* BEGIN *

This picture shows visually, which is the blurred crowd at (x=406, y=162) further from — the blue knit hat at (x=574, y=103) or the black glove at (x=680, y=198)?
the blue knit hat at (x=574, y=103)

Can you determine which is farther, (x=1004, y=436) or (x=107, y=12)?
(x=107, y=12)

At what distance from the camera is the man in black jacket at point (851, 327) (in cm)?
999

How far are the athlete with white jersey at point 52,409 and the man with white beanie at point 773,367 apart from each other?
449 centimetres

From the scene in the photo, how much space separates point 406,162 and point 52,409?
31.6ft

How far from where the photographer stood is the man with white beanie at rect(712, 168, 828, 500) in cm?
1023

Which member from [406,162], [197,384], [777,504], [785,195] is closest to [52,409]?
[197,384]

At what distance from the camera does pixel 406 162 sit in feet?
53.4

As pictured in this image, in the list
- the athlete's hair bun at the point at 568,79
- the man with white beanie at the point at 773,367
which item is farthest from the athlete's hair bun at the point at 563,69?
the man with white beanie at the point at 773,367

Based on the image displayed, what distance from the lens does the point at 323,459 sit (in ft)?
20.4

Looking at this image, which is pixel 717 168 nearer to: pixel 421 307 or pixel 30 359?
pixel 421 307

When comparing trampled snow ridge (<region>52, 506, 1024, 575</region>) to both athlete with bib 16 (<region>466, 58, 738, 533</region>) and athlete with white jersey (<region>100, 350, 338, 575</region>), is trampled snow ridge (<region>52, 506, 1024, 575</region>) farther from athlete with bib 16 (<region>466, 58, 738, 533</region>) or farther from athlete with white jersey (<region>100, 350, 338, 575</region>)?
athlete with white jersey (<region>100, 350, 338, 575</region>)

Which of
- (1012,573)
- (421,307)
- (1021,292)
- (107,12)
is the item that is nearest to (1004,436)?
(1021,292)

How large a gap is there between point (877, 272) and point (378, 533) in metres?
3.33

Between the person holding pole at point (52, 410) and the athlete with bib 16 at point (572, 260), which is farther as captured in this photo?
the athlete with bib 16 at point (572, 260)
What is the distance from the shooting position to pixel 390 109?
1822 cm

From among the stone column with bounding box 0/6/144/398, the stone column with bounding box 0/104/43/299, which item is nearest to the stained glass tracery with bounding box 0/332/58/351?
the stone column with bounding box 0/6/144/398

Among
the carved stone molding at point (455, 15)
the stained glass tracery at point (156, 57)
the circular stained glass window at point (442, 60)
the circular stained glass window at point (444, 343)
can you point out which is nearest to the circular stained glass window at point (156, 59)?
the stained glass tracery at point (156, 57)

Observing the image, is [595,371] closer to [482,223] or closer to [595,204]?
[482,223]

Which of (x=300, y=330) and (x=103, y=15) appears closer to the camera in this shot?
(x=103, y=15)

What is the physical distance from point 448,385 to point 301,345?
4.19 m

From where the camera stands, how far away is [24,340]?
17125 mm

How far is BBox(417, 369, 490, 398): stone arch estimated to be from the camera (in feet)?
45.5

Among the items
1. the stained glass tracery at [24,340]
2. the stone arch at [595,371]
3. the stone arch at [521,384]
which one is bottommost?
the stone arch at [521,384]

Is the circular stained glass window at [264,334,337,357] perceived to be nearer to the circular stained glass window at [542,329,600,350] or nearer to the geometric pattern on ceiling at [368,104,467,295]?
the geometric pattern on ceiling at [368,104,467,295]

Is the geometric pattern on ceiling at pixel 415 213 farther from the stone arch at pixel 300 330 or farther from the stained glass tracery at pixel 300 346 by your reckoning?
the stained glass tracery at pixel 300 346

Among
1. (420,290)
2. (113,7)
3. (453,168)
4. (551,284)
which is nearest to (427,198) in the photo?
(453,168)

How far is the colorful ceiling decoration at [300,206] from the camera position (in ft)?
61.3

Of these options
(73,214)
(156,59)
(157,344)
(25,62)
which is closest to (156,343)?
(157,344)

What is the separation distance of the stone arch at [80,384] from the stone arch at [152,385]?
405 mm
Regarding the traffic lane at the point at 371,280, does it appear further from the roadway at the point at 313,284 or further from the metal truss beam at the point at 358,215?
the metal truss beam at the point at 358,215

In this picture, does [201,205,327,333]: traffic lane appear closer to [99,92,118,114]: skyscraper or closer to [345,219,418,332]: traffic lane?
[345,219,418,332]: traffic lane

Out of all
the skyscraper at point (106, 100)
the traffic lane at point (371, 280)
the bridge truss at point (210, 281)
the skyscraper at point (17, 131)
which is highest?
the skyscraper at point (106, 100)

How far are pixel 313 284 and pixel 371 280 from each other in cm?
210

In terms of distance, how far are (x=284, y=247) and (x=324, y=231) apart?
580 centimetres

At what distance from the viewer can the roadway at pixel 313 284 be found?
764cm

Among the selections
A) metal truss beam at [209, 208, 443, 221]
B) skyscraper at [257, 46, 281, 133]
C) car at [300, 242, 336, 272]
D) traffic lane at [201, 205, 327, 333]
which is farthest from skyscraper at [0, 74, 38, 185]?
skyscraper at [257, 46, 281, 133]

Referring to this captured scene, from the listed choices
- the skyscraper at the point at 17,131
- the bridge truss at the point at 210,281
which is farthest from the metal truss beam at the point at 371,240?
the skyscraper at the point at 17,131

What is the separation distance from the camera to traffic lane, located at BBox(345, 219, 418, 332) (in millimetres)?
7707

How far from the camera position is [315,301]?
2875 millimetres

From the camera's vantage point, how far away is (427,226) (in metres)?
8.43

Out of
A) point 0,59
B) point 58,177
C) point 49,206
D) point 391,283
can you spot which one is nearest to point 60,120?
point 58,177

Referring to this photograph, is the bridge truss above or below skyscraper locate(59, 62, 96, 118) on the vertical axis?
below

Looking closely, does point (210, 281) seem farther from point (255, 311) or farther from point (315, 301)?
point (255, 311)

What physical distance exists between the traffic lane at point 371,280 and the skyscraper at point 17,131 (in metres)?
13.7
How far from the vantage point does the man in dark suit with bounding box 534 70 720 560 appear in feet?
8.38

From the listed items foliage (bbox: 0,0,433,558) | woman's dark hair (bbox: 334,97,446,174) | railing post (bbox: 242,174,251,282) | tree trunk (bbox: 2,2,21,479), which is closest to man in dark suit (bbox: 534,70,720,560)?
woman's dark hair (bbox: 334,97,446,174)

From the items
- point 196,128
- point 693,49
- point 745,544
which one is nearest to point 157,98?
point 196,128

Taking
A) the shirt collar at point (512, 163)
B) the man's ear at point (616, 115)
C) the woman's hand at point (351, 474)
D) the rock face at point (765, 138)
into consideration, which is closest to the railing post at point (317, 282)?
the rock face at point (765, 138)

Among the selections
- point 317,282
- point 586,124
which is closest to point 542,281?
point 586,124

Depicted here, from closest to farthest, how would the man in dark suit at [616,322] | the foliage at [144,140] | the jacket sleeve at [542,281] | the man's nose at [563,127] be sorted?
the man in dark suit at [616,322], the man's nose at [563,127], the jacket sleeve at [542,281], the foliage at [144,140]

* END *

# Aim
Print out every record again, exactly and in full.

# Exercise output
This picture shows visually, which is the blurred crowd at (x=406, y=162) further from — the blue knit hat at (x=574, y=103) or the black glove at (x=680, y=198)?
the blue knit hat at (x=574, y=103)

Can you determine which is farther, (x=1004, y=436) or (x=107, y=12)?
(x=107, y=12)

At what distance from the camera is the man in black jacket at point (851, 327) (in cm)?
999

How far are the athlete with white jersey at point 52,409 and the man with white beanie at point 773,367 apart from each other?
449 centimetres

From the scene in the photo, how much space separates point 406,162 and point 52,409?
31.6ft

How far from where the photographer stood is the man with white beanie at rect(712, 168, 828, 500) in cm?
1023

Which member from [406,162], [197,384], [777,504], [785,195] is closest to [52,409]?
[197,384]

At what distance from the camera does pixel 406 162 sit in feet?
53.4

As pictured in this image, in the list
- the athlete's hair bun at the point at 568,79
- the man with white beanie at the point at 773,367
which item is farthest from the athlete's hair bun at the point at 563,69?
the man with white beanie at the point at 773,367

Based on the image displayed, what distance from the lens does the point at 323,459 sit (in ft)?
20.4

Looking at this image, which is pixel 717 168 nearer to: pixel 421 307 or pixel 30 359?
pixel 421 307

When comparing trampled snow ridge (<region>52, 506, 1024, 575</region>) to both athlete with bib 16 (<region>466, 58, 738, 533</region>) and athlete with white jersey (<region>100, 350, 338, 575</region>), is trampled snow ridge (<region>52, 506, 1024, 575</region>) farther from athlete with bib 16 (<region>466, 58, 738, 533</region>) or farther from athlete with white jersey (<region>100, 350, 338, 575</region>)?
athlete with white jersey (<region>100, 350, 338, 575</region>)

Which of
- (1012,573)
- (421,307)
- (1021,292)
- (107,12)
is the item that is nearest to (1004,436)?
(1021,292)

How large a gap is there between point (877, 272) and point (378, 533) in metres?
3.33

Between the person holding pole at point (52, 410) and the athlete with bib 16 at point (572, 260), which is farther as captured in this photo?
the athlete with bib 16 at point (572, 260)
What is the distance from the shooting position to pixel 390 109?
1822 cm

From among the stone column with bounding box 0/6/144/398, the stone column with bounding box 0/104/43/299, which item is nearest to the stained glass tracery with bounding box 0/332/58/351?
the stone column with bounding box 0/6/144/398

Among
the carved stone molding at point (455, 15)
the stained glass tracery at point (156, 57)
the circular stained glass window at point (442, 60)
the circular stained glass window at point (444, 343)
can you point out which is nearest to the circular stained glass window at point (156, 59)?
the stained glass tracery at point (156, 57)

Observing the image, is [595,371] closer to [482,223] or closer to [595,204]?
[482,223]

Which of (x=300, y=330) and (x=103, y=15) appears closer to the camera in this shot?
(x=103, y=15)

What is the physical distance from point 448,385 to point 301,345?
4.19 m

From where the camera stands, how far away is [24,340]?
17125 mm

How far is BBox(417, 369, 490, 398): stone arch estimated to be from the camera (in feet)?
45.5

Among the items
1. the stained glass tracery at [24,340]
2. the stone arch at [595,371]
3. the stone arch at [521,384]
which one is bottommost?
the stone arch at [521,384]

Is the circular stained glass window at [264,334,337,357] perceived to be nearer to the circular stained glass window at [542,329,600,350] or nearer to the geometric pattern on ceiling at [368,104,467,295]?
the geometric pattern on ceiling at [368,104,467,295]

Is the geometric pattern on ceiling at pixel 415 213 farther from the stone arch at pixel 300 330 or farther from the stained glass tracery at pixel 300 346 by your reckoning?
the stained glass tracery at pixel 300 346

Among
1. (420,290)
2. (113,7)
3. (453,168)
4. (551,284)
which is nearest to (427,198) in the photo?
(453,168)

How far is the colorful ceiling decoration at [300,206] from the camera position (in ft)?
61.3

Of these options
(73,214)
(156,59)
(157,344)
(25,62)
which is closest to (156,343)?
(157,344)

What is the separation distance of the stone arch at [80,384] from the stone arch at [152,385]?
405 mm
Regarding the traffic lane at the point at 371,280, does it appear further from the roadway at the point at 313,284 or further from the metal truss beam at the point at 358,215?
the metal truss beam at the point at 358,215

In this picture, does [201,205,327,333]: traffic lane appear closer to [99,92,118,114]: skyscraper or closer to [345,219,418,332]: traffic lane?
[345,219,418,332]: traffic lane

Out of all
the skyscraper at point (106, 100)
the traffic lane at point (371, 280)
the bridge truss at point (210, 281)
the skyscraper at point (17, 131)
which is highest?
the skyscraper at point (106, 100)

How far are pixel 313 284 and pixel 371 280 from each other in cm?
210

In terms of distance, how far are (x=284, y=247) and (x=324, y=231) apart?
580 centimetres

At what distance from the viewer can the roadway at pixel 313 284 be found?
764cm

Among the selections
A) metal truss beam at [209, 208, 443, 221]
B) skyscraper at [257, 46, 281, 133]
C) car at [300, 242, 336, 272]
D) traffic lane at [201, 205, 327, 333]
which is farthest from skyscraper at [0, 74, 38, 185]?
skyscraper at [257, 46, 281, 133]

Referring to this captured scene, from the listed choices
- the skyscraper at the point at 17,131
- the bridge truss at the point at 210,281
which is farthest from the metal truss beam at the point at 371,240?
the skyscraper at the point at 17,131

What is the separation distance from the camera to traffic lane, located at BBox(345, 219, 418, 332) (in millimetres)?
7707

How far from the camera position is [315,301]?
2875 millimetres

From the camera's vantage point, how far away is (427,226) (in metres)?
8.43

Out of
A) point 0,59
B) point 58,177
C) point 49,206
D) point 391,283
can you spot which one is nearest to point 60,120?
point 58,177

Referring to this photograph, is the bridge truss above or below skyscraper locate(59, 62, 96, 118) on the vertical axis?
below

Looking closely, does point (210, 281) seem farther from point (255, 311) or farther from point (315, 301)?
point (255, 311)

What physical distance exists between the traffic lane at point 371,280 and the skyscraper at point 17,131 (in metres)?
13.7
How far from the vantage point does the man in dark suit with bounding box 534 70 720 560 appear in feet?
8.38

From the listed items foliage (bbox: 0,0,433,558) | woman's dark hair (bbox: 334,97,446,174) | railing post (bbox: 242,174,251,282) | tree trunk (bbox: 2,2,21,479), which is closest to man in dark suit (bbox: 534,70,720,560)?
woman's dark hair (bbox: 334,97,446,174)

From the items
- point 196,128
- point 693,49
- point 745,544
which one is nearest to point 157,98?
point 196,128

Taking
A) the shirt collar at point (512, 163)
B) the man's ear at point (616, 115)
C) the woman's hand at point (351, 474)
D) the rock face at point (765, 138)
into consideration, which is closest to the railing post at point (317, 282)?
the rock face at point (765, 138)

Among the selections
- point 317,282
- point 586,124
which is closest to point 542,281?
point 586,124

Depicted here, from closest to farthest, how would the man in dark suit at [616,322] | the foliage at [144,140] | the jacket sleeve at [542,281] | the man's nose at [563,127] be sorted?
the man in dark suit at [616,322], the man's nose at [563,127], the jacket sleeve at [542,281], the foliage at [144,140]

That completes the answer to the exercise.